What the exercise asks:
Answer these questions about the face clustering text:
(a) How does SER-FIQ obtain face quality?
(b) What does EQFace add to the baseline face recognition network?
(c) Which framework does the linkage prediction module of FC-Q adopt?

Text extract:
######
Face quality can be conveniently assessed beforehand by recent deep learning based methods. SER-FIQ [17] obtains the face quality by measuring the embedding variations generated from random sub-networks of the face recognition model. A deep tiny network [13] is also proposed to learn a face quality prediction function that is recognition-oriented. Meanwhile, face quality can be explicitly given along with the identity feature by face recognition network. MagFace [12] introduces an adaptive mechanism to learn a universal feature embedding with magnitude measuring the face quality. EQFace [9] outputs face quality and identity feature at the same time by adding a quality network branch to the baseline network of face recognition. Such methods make our work more efficient in gathering input data.

The proposed FC-Q algorithm incorporates the face quality into its two main modules, i.e., the linkage prediction module and the label propagation module. In the linkage prediction module, the algorithm adopts the framework of Transformer encoder [18]. It is specially modified to fit the general clustering circumstance. One relevancy prior is designed according to the quality score relationship among nodes in neighborhood. The prior helps the self-attention mechanism of Transformer encoder better infer the linkage likelihood between node pairs. In the label propagation module, the algorithm utilizes the face quality to recalibrate the abnormal linkage likelihood based on the local quality information. The linkage with one node having inconsistent quality score with its neighbors will be suspected of being unreliable, and its likelihood will be suppressed if the two pair nodes have a large gap with respect to their local quality information. Finally, our proposed algorithm transitively merges face nodes according to the refined linkage likelihood, and obtains the clusters.

To summarize, the main contributions of this work are as follows:

A face clustering algorithm named FC-Q is proposed with the face quality as extra input. Compared with the state-of-the-arts, this algorithm deals with the more general circumstance that the face nodes are not all guaranteed in good quality.
The proposed FC-Q algorithm modifies the Transformer encoder and designs the relevancy prior with face quality to infer more reliable linkage likelihood between similar pairs in feature subspace.
The proposed FC-Q algorithm utilizes the local quality information of each node to further suppress the pairing with abnormal high linkage likelihood.
######
Dataset:
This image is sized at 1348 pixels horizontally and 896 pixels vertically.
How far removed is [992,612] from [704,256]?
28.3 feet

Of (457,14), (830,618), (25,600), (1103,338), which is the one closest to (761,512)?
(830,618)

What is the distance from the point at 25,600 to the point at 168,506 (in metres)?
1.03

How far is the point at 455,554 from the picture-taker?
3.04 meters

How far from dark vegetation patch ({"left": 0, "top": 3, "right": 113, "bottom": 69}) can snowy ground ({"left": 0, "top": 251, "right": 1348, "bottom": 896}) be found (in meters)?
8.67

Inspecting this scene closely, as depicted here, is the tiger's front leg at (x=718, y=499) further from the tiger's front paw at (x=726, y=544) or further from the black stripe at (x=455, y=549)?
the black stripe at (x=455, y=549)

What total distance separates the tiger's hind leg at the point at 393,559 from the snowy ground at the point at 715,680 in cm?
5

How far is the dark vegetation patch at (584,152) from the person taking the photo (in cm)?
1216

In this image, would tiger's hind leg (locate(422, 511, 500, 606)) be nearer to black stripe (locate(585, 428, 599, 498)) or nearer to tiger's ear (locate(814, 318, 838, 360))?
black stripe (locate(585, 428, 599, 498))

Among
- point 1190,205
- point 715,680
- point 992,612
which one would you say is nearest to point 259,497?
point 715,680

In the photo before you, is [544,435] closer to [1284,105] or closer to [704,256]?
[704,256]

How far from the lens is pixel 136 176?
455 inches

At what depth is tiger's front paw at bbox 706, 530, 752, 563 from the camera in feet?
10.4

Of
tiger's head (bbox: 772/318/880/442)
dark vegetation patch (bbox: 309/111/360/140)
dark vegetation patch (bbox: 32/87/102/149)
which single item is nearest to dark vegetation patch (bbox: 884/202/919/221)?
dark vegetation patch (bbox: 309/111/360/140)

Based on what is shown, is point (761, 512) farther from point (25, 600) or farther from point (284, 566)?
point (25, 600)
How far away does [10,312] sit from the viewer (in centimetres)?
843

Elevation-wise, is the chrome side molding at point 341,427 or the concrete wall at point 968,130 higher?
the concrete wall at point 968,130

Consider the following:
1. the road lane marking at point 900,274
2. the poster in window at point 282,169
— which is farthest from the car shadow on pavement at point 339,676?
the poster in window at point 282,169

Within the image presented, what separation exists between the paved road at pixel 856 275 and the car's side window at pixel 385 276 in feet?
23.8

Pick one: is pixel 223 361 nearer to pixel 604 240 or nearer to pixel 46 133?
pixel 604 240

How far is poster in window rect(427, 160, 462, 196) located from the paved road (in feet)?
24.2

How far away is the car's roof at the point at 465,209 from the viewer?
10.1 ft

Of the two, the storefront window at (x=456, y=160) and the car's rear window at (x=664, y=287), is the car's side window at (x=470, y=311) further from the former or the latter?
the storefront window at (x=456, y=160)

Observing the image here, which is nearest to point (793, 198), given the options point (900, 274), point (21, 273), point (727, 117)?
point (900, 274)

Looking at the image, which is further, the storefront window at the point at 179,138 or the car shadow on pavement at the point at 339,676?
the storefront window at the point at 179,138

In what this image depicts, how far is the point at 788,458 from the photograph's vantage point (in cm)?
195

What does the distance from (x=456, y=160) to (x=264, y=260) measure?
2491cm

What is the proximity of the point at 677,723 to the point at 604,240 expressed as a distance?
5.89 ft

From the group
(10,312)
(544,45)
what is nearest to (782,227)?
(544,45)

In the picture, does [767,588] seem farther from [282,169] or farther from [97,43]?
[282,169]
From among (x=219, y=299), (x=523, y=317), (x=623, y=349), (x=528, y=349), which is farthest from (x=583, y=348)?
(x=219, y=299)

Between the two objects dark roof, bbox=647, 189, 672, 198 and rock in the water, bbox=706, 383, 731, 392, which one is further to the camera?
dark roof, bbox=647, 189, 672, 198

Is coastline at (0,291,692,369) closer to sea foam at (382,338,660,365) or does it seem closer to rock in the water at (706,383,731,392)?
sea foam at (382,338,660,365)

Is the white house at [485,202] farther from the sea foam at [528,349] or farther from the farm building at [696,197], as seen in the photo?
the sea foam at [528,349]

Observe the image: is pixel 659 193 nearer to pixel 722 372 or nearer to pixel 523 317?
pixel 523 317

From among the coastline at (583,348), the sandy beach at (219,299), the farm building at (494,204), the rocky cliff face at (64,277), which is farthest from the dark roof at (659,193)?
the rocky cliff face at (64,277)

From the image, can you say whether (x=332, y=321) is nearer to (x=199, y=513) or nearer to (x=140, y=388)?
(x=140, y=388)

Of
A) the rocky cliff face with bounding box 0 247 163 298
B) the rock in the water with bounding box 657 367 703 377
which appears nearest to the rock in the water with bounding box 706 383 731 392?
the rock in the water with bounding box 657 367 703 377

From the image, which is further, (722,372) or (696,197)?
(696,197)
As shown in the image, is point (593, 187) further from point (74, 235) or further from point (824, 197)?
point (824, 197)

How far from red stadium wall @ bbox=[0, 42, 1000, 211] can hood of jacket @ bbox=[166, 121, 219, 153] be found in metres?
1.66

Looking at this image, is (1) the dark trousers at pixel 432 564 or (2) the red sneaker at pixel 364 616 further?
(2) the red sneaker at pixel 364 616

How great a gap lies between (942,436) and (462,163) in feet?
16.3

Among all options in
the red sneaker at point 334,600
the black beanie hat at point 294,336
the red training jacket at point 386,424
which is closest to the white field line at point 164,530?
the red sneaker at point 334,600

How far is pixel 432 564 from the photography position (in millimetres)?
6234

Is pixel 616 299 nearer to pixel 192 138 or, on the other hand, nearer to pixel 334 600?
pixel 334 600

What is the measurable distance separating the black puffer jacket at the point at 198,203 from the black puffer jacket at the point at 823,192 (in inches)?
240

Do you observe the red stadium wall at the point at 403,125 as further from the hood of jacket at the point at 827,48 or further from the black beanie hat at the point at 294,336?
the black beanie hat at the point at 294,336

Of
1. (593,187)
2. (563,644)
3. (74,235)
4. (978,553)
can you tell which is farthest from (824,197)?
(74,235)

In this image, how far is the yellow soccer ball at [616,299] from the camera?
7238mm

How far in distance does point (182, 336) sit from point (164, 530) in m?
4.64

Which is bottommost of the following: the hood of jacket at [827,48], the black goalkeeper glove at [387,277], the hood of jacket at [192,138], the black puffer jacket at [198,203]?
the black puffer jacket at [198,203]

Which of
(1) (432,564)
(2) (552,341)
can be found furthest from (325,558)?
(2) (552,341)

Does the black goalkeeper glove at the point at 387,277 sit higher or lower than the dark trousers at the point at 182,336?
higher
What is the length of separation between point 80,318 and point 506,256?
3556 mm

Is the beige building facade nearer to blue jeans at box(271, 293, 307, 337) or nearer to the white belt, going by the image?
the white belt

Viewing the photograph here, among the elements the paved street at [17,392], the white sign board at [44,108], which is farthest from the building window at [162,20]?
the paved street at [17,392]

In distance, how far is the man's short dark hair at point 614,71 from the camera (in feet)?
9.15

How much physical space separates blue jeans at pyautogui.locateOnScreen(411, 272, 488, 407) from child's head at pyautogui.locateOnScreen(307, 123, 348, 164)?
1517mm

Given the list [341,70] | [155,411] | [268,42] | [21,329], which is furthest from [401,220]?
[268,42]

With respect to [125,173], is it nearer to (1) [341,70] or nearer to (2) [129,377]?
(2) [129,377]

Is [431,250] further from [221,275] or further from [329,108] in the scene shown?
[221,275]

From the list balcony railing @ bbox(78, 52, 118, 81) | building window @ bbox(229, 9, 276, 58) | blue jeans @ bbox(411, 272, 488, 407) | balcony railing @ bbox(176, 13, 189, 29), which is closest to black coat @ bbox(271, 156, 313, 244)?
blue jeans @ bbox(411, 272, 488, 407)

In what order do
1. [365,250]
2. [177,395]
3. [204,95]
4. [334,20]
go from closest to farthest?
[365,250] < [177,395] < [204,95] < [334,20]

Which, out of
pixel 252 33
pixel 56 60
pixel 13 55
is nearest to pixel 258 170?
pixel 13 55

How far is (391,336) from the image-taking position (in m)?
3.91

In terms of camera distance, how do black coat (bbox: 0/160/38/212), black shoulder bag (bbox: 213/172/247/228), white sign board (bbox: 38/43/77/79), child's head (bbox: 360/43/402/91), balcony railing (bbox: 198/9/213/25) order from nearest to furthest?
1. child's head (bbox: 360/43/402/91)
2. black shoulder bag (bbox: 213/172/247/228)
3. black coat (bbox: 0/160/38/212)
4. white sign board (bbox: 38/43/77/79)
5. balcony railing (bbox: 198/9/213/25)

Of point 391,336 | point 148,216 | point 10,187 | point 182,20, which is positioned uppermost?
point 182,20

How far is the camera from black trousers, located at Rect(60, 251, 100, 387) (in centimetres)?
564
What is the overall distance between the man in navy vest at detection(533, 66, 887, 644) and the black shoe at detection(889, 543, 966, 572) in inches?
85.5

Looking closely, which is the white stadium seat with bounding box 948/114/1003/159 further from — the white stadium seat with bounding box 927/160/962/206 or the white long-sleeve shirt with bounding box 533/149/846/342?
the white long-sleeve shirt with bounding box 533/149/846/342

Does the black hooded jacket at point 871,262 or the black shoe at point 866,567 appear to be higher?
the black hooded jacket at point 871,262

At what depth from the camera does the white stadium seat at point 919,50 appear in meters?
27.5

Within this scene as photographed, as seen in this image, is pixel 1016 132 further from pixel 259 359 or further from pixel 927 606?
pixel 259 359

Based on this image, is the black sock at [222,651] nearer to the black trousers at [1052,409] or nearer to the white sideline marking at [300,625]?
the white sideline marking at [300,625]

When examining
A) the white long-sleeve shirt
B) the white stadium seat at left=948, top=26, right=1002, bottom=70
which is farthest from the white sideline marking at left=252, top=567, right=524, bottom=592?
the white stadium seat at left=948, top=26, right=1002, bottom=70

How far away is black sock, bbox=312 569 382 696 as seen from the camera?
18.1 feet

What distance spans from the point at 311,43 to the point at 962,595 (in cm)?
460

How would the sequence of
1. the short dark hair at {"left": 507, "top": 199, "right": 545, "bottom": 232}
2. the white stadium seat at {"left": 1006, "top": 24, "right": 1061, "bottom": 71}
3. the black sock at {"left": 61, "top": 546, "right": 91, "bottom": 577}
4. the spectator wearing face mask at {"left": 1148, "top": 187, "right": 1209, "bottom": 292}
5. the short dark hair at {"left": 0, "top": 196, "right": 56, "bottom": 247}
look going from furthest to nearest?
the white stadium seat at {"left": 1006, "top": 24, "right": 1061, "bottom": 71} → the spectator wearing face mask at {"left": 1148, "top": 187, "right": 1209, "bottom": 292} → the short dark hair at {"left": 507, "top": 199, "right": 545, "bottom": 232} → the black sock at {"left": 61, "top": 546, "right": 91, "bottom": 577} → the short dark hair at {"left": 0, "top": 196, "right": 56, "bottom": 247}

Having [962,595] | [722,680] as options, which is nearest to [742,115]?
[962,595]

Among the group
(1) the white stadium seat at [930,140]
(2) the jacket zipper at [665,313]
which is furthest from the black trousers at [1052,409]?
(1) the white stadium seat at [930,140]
######
Answer for the task:
(a) It measures the embedding variations generated from random sub-networks of the face recognition model.
(b) A quality network branch.
(c) The Transformer encoder framework.